В лифте – до боли яркий, но позабытый запах духов, в проеме – открытка «с днем рождения» иероглифами в самом начале. Штаны совсем большие, как на вырост, а в туалете кто-то невидимый сливает воду.
***
Боксер смотрит на теннисный мячик большими голубыми глазами. Перчатки мешают поймать любимый мячик. А он все смотрит.
***
«А вот пойду и куплю выпить, и, может, не стану алкоголиком», - произнесла Клара и взмахнула короткой челкой, - «Кажется, в моей квартире по-прежнему живут привидения. Они каждую ночь стерегут дверь в ванную – чтобы были нараспашку и можно было помыть руки. Прямо сейчас кто-то хлопал оконной рамой на балконе».
А я вот думаю, когда очень много места – это балкон или уже нет?
***
Человек не должен жить в совершенном одиночестве. Это совершенно и прекрасно. Это даже идеально. Но он не должен. В конце концов, нужно с кем-то спать. Все с кем-то спят. И привидения прилететь могут. Раз – и все. Ну, там, для здоровья тоже. И зимой не холодно.

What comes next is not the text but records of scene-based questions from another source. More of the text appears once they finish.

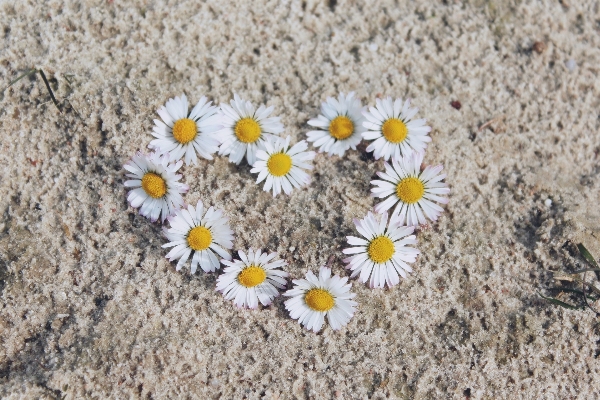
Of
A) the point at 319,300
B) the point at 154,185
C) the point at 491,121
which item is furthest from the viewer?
the point at 491,121

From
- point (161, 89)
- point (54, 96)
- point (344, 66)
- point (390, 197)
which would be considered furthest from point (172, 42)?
point (390, 197)

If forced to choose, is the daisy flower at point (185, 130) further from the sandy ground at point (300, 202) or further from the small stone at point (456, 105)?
the small stone at point (456, 105)

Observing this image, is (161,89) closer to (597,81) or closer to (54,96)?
(54,96)

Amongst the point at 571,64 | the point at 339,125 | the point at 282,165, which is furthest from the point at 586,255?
the point at 282,165

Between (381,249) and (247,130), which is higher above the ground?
(247,130)

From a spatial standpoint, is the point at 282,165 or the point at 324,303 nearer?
the point at 324,303

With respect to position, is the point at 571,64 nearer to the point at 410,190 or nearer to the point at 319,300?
the point at 410,190

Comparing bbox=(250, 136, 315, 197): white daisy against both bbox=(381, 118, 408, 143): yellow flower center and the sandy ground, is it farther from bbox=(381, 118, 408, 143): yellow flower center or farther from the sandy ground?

Если тепло.
***
В окно прилетел пакет из-под сырных чипсов. В пакете – два бычка, докуренных до фильтра. Я как раз пошла смотреть, что там шуршит. Подняла жалюзи, и пакет приклеился к моему лбу. Как обшивка фюзеляжа в фильмах про разгерметизацию самолета.
***
«Ей бы в театр, в театр», - кричали люди.
«Да-да-да, - вдохнула она и застыла, - Давайте устроим театр и будем танцАвать».
***
В песню Земфиры Рамазановой о грусти из пистолета просятся классические строчки «я не хотела мешать тому, кто привык веселиться». Желательно, в начало. Там, где про газ. Или вместо Марины Цветаевой вставить. Хорошо приготовленную кашу старым маслом не испортишь.
Сижу, думаю – почему никак нельзя жить внутри этой песни? В ней такой очень хороший красивый стеб. Как разговоры Олега Меньшикова в «Покровских воротах».
«Ах, оставьте, мон шер, не врывайтесь ураганом».
Впрочем, я хотела промолчать. Но не получилось.